[Start of section]

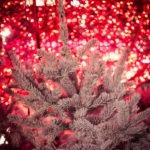 #357 Redrum christmas tree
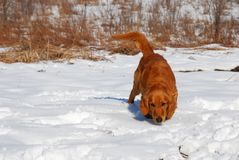 Dog at snow Stock Image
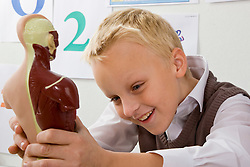 Smiling schoolboy inspecting an anatomical model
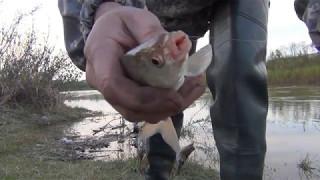Рыболов в абакане на аскизской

[End of section]

In the answer, all of the material should appear exactly as given, with no picture carried over.

*SOLUTION TO THIS TASK*:
 #357 Redrum christmas tree
 Dog at snow Stock Image
 Smiling schoolboy inspecting an anatomical model
Рыболов в абакане на аскизской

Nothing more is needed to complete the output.